Excerpt to read
• • •

Damn Right We Did! Women, Civilization-Building, and Men in Denial

Entitled males love to howl about how penis-bearing people did all the hard work creating civilization. It became so much of a trope that David Futrelle renamed his blog after one of their cries: “We hunted the mammoth for you!” To hear men (especially white European males who haven’t done shit with their own lives) tell it, the only people who did anything noteworthy in the entire history of the world had dangly bits between their legs.

After yet another men-did-it-all screed, Rubyyogi had enough, and unleashed some truth upon them:

We, women, have birthed and brought forth all of humanity. The berries and roots we gathered provided the fuel to take those first steps off the savannah. We skinned the mammoth and made the fur into loin cloths so we could go to colder climes. We butchered the mammoth and fed the whole tribe.

Damn straight we did!

Grayscale image shows a Neanderthal woman crouched down, scraping a skin.
“Restoration of a Neanderthal woman cleaning a reindeer skin.” Image via Wellcome Images. (CC BY 4.0)

• • •

Record extracts
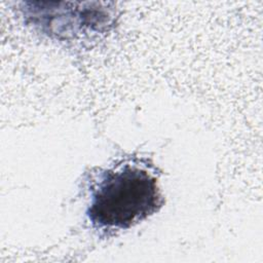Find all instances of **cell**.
Masks as SVG:
<instances>
[{
  "mask_svg": "<svg viewBox=\"0 0 263 263\" xmlns=\"http://www.w3.org/2000/svg\"><path fill=\"white\" fill-rule=\"evenodd\" d=\"M163 202L154 164L129 156L99 173L90 186L86 217L95 230L112 235L155 214Z\"/></svg>",
  "mask_w": 263,
  "mask_h": 263,
  "instance_id": "obj_1",
  "label": "cell"
}]
</instances>
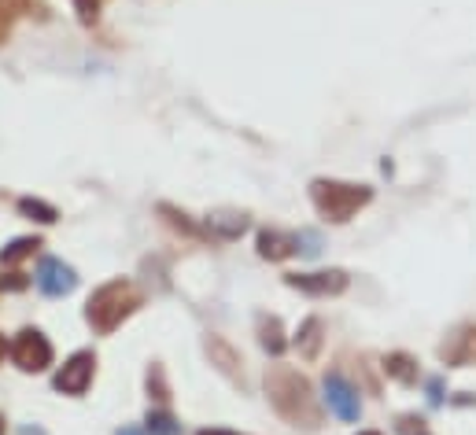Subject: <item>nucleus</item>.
I'll return each mask as SVG.
<instances>
[{
  "label": "nucleus",
  "mask_w": 476,
  "mask_h": 435,
  "mask_svg": "<svg viewBox=\"0 0 476 435\" xmlns=\"http://www.w3.org/2000/svg\"><path fill=\"white\" fill-rule=\"evenodd\" d=\"M0 5H5V8H26L30 0H0Z\"/></svg>",
  "instance_id": "24"
},
{
  "label": "nucleus",
  "mask_w": 476,
  "mask_h": 435,
  "mask_svg": "<svg viewBox=\"0 0 476 435\" xmlns=\"http://www.w3.org/2000/svg\"><path fill=\"white\" fill-rule=\"evenodd\" d=\"M118 435H145V431H137V428H122Z\"/></svg>",
  "instance_id": "27"
},
{
  "label": "nucleus",
  "mask_w": 476,
  "mask_h": 435,
  "mask_svg": "<svg viewBox=\"0 0 476 435\" xmlns=\"http://www.w3.org/2000/svg\"><path fill=\"white\" fill-rule=\"evenodd\" d=\"M75 284H78V277H75V269L66 266V262H59V258H41V266H37V288H41L45 296L59 299V296H66V292H75Z\"/></svg>",
  "instance_id": "8"
},
{
  "label": "nucleus",
  "mask_w": 476,
  "mask_h": 435,
  "mask_svg": "<svg viewBox=\"0 0 476 435\" xmlns=\"http://www.w3.org/2000/svg\"><path fill=\"white\" fill-rule=\"evenodd\" d=\"M359 435H380V431H359Z\"/></svg>",
  "instance_id": "30"
},
{
  "label": "nucleus",
  "mask_w": 476,
  "mask_h": 435,
  "mask_svg": "<svg viewBox=\"0 0 476 435\" xmlns=\"http://www.w3.org/2000/svg\"><path fill=\"white\" fill-rule=\"evenodd\" d=\"M199 435H237V431H229V428H208V431H199Z\"/></svg>",
  "instance_id": "25"
},
{
  "label": "nucleus",
  "mask_w": 476,
  "mask_h": 435,
  "mask_svg": "<svg viewBox=\"0 0 476 435\" xmlns=\"http://www.w3.org/2000/svg\"><path fill=\"white\" fill-rule=\"evenodd\" d=\"M255 332H258V343H262V350H269V354H285V329H281V318L278 314H258L255 318Z\"/></svg>",
  "instance_id": "11"
},
{
  "label": "nucleus",
  "mask_w": 476,
  "mask_h": 435,
  "mask_svg": "<svg viewBox=\"0 0 476 435\" xmlns=\"http://www.w3.org/2000/svg\"><path fill=\"white\" fill-rule=\"evenodd\" d=\"M23 435H45V431H41V428H26Z\"/></svg>",
  "instance_id": "28"
},
{
  "label": "nucleus",
  "mask_w": 476,
  "mask_h": 435,
  "mask_svg": "<svg viewBox=\"0 0 476 435\" xmlns=\"http://www.w3.org/2000/svg\"><path fill=\"white\" fill-rule=\"evenodd\" d=\"M310 199H314L318 214L329 218V222H348V218H355L373 199V192L366 185H348V181H325V177H318L310 185Z\"/></svg>",
  "instance_id": "3"
},
{
  "label": "nucleus",
  "mask_w": 476,
  "mask_h": 435,
  "mask_svg": "<svg viewBox=\"0 0 476 435\" xmlns=\"http://www.w3.org/2000/svg\"><path fill=\"white\" fill-rule=\"evenodd\" d=\"M296 251H303V255H310V258H314V255L321 251V244H318V237H314V233H299V237H296Z\"/></svg>",
  "instance_id": "21"
},
{
  "label": "nucleus",
  "mask_w": 476,
  "mask_h": 435,
  "mask_svg": "<svg viewBox=\"0 0 476 435\" xmlns=\"http://www.w3.org/2000/svg\"><path fill=\"white\" fill-rule=\"evenodd\" d=\"M0 435H5V417H0Z\"/></svg>",
  "instance_id": "29"
},
{
  "label": "nucleus",
  "mask_w": 476,
  "mask_h": 435,
  "mask_svg": "<svg viewBox=\"0 0 476 435\" xmlns=\"http://www.w3.org/2000/svg\"><path fill=\"white\" fill-rule=\"evenodd\" d=\"M75 5H78V15H82V23H96L100 0H75Z\"/></svg>",
  "instance_id": "22"
},
{
  "label": "nucleus",
  "mask_w": 476,
  "mask_h": 435,
  "mask_svg": "<svg viewBox=\"0 0 476 435\" xmlns=\"http://www.w3.org/2000/svg\"><path fill=\"white\" fill-rule=\"evenodd\" d=\"M5 354H8V339H5V332H0V361H5Z\"/></svg>",
  "instance_id": "26"
},
{
  "label": "nucleus",
  "mask_w": 476,
  "mask_h": 435,
  "mask_svg": "<svg viewBox=\"0 0 476 435\" xmlns=\"http://www.w3.org/2000/svg\"><path fill=\"white\" fill-rule=\"evenodd\" d=\"M429 402H432V406L443 402V380H429Z\"/></svg>",
  "instance_id": "23"
},
{
  "label": "nucleus",
  "mask_w": 476,
  "mask_h": 435,
  "mask_svg": "<svg viewBox=\"0 0 476 435\" xmlns=\"http://www.w3.org/2000/svg\"><path fill=\"white\" fill-rule=\"evenodd\" d=\"M440 358L447 361V366H472V361H476V325L458 329V332L440 347Z\"/></svg>",
  "instance_id": "9"
},
{
  "label": "nucleus",
  "mask_w": 476,
  "mask_h": 435,
  "mask_svg": "<svg viewBox=\"0 0 476 435\" xmlns=\"http://www.w3.org/2000/svg\"><path fill=\"white\" fill-rule=\"evenodd\" d=\"M244 229H248V218H244V214H233V210L208 218V237H215V240H237Z\"/></svg>",
  "instance_id": "13"
},
{
  "label": "nucleus",
  "mask_w": 476,
  "mask_h": 435,
  "mask_svg": "<svg viewBox=\"0 0 476 435\" xmlns=\"http://www.w3.org/2000/svg\"><path fill=\"white\" fill-rule=\"evenodd\" d=\"M145 424H148V431H152V435H181V424H177L167 410H152Z\"/></svg>",
  "instance_id": "18"
},
{
  "label": "nucleus",
  "mask_w": 476,
  "mask_h": 435,
  "mask_svg": "<svg viewBox=\"0 0 476 435\" xmlns=\"http://www.w3.org/2000/svg\"><path fill=\"white\" fill-rule=\"evenodd\" d=\"M325 402H329V410L339 417V420H348V424H355L359 417H362V402H359V391L339 377V373H329L325 377Z\"/></svg>",
  "instance_id": "7"
},
{
  "label": "nucleus",
  "mask_w": 476,
  "mask_h": 435,
  "mask_svg": "<svg viewBox=\"0 0 476 435\" xmlns=\"http://www.w3.org/2000/svg\"><path fill=\"white\" fill-rule=\"evenodd\" d=\"M159 214H163V218H167V222H170V226H174V229H181V233H185V237H199V229H196V226H192V222H188V218H185V214H181V210H174V207H170V203H159Z\"/></svg>",
  "instance_id": "19"
},
{
  "label": "nucleus",
  "mask_w": 476,
  "mask_h": 435,
  "mask_svg": "<svg viewBox=\"0 0 476 435\" xmlns=\"http://www.w3.org/2000/svg\"><path fill=\"white\" fill-rule=\"evenodd\" d=\"M296 350H299V358H307V361H314V358L321 354V321H318V318H307V321L299 325V332H296Z\"/></svg>",
  "instance_id": "14"
},
{
  "label": "nucleus",
  "mask_w": 476,
  "mask_h": 435,
  "mask_svg": "<svg viewBox=\"0 0 476 435\" xmlns=\"http://www.w3.org/2000/svg\"><path fill=\"white\" fill-rule=\"evenodd\" d=\"M19 210L26 214V218H34V222H41V226H52L56 218H59V210L52 207V203H45V199H19Z\"/></svg>",
  "instance_id": "17"
},
{
  "label": "nucleus",
  "mask_w": 476,
  "mask_h": 435,
  "mask_svg": "<svg viewBox=\"0 0 476 435\" xmlns=\"http://www.w3.org/2000/svg\"><path fill=\"white\" fill-rule=\"evenodd\" d=\"M12 358H15V366L23 373H41L52 366V343L45 339V332L37 329H23L12 343Z\"/></svg>",
  "instance_id": "4"
},
{
  "label": "nucleus",
  "mask_w": 476,
  "mask_h": 435,
  "mask_svg": "<svg viewBox=\"0 0 476 435\" xmlns=\"http://www.w3.org/2000/svg\"><path fill=\"white\" fill-rule=\"evenodd\" d=\"M384 373H388L391 380H399V384H418V361H414L410 354L395 350V354L384 358Z\"/></svg>",
  "instance_id": "15"
},
{
  "label": "nucleus",
  "mask_w": 476,
  "mask_h": 435,
  "mask_svg": "<svg viewBox=\"0 0 476 435\" xmlns=\"http://www.w3.org/2000/svg\"><path fill=\"white\" fill-rule=\"evenodd\" d=\"M37 248H41V240H37V237H19V240H12L5 251H0V262H5V266H15V262L30 258Z\"/></svg>",
  "instance_id": "16"
},
{
  "label": "nucleus",
  "mask_w": 476,
  "mask_h": 435,
  "mask_svg": "<svg viewBox=\"0 0 476 435\" xmlns=\"http://www.w3.org/2000/svg\"><path fill=\"white\" fill-rule=\"evenodd\" d=\"M292 251H296V237H289V233H281V229H262V233H258V255H262V258L281 262V258H289Z\"/></svg>",
  "instance_id": "12"
},
{
  "label": "nucleus",
  "mask_w": 476,
  "mask_h": 435,
  "mask_svg": "<svg viewBox=\"0 0 476 435\" xmlns=\"http://www.w3.org/2000/svg\"><path fill=\"white\" fill-rule=\"evenodd\" d=\"M266 395L274 402V410L289 420V424H303V428H314L318 424V402H314V391L307 384V377H299L296 369L289 366H278L274 373H266Z\"/></svg>",
  "instance_id": "1"
},
{
  "label": "nucleus",
  "mask_w": 476,
  "mask_h": 435,
  "mask_svg": "<svg viewBox=\"0 0 476 435\" xmlns=\"http://www.w3.org/2000/svg\"><path fill=\"white\" fill-rule=\"evenodd\" d=\"M289 288L303 296H339L348 288V273L344 269H321V273H289L285 277Z\"/></svg>",
  "instance_id": "6"
},
{
  "label": "nucleus",
  "mask_w": 476,
  "mask_h": 435,
  "mask_svg": "<svg viewBox=\"0 0 476 435\" xmlns=\"http://www.w3.org/2000/svg\"><path fill=\"white\" fill-rule=\"evenodd\" d=\"M208 354H211V366L222 373V377H229L233 384H244V373H240V354L222 339V336H211L208 339Z\"/></svg>",
  "instance_id": "10"
},
{
  "label": "nucleus",
  "mask_w": 476,
  "mask_h": 435,
  "mask_svg": "<svg viewBox=\"0 0 476 435\" xmlns=\"http://www.w3.org/2000/svg\"><path fill=\"white\" fill-rule=\"evenodd\" d=\"M141 307V292L133 288L129 280H107V284H100L96 292L89 296V303H86V321L93 325V332H100V336H111L133 310Z\"/></svg>",
  "instance_id": "2"
},
{
  "label": "nucleus",
  "mask_w": 476,
  "mask_h": 435,
  "mask_svg": "<svg viewBox=\"0 0 476 435\" xmlns=\"http://www.w3.org/2000/svg\"><path fill=\"white\" fill-rule=\"evenodd\" d=\"M96 373V354L93 350H78L63 361V369L56 373V391L63 395H86Z\"/></svg>",
  "instance_id": "5"
},
{
  "label": "nucleus",
  "mask_w": 476,
  "mask_h": 435,
  "mask_svg": "<svg viewBox=\"0 0 476 435\" xmlns=\"http://www.w3.org/2000/svg\"><path fill=\"white\" fill-rule=\"evenodd\" d=\"M148 391H156V399H159V402H167V399H170V388H167L163 366H152V369H148Z\"/></svg>",
  "instance_id": "20"
}]
</instances>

• • •

Set exercise A
Name every person or organization that the post about women and civilization-building mentions by name.
Set exercise B
For each statement, decide whether the post about women and civilization-building supports it, and quote the words that settle it.
(i) David Futrelle renamed his blog after the cry "We hunted the mammoth for you!"
(ii) The image of the Neanderthal woman is in color.
(iii) The quoted passage says women made the mammoth fur into boots.
Set exercise C
Please proceed with the post about women and civilization-building, starting right after its image credit.
The material above stands apart from the post about women and civilization-building.

Exercise output A
David Futrelle, Rubyyogi, Wellcome Images

Exercise output B
(i) Yes: "David Futrelle renamed his blog after one of their cries: “We hunted the mammoth for you!”"
(ii) No: "Grayscale image shows a Neanderthal woman crouched down, scraping a skin."
(iii) No: "We skinned the mammoth and made the fur into loin cloths so we could go to colder climes."

Exercise output C
I’m tired of women being written out of history, out of civilization, as if nothing we’ve done had any bearing on human thriving. None of the things men beat their chests over would be possible without women. And, contrary to what small-minded men want to believe, women have been there building civilization all along. WHTM commenters have come up with countless fabulous examples in the comments to this post. And I’ve been highlighting Pioneering Women in the Geosciences (and a few other sciences) for some time now. I’ve got an enormous list. This reminds me I’d better get cracking on it.

So yes, poor tiny-minded doods who can’t imagine anyone without a wang having anything to do with human achievement. It’s true. We’ve been there all along, building humanity’s future with or without the menfolk – all while giving birth to the whole of the human race (with the help of a few good trans men).

Don’t you ever forget it.

Image shows a woolly mammoth. Caption beside it says, "We, women, have birthed and brought forth all of humanity... We butchered the mammoth and fed the whole tribe."
Meme what I made for Rubyyogi. Photo of woolly mammoth model from Royal BC Museum courtesy Flying Puffin (CC BY-SA 2.0).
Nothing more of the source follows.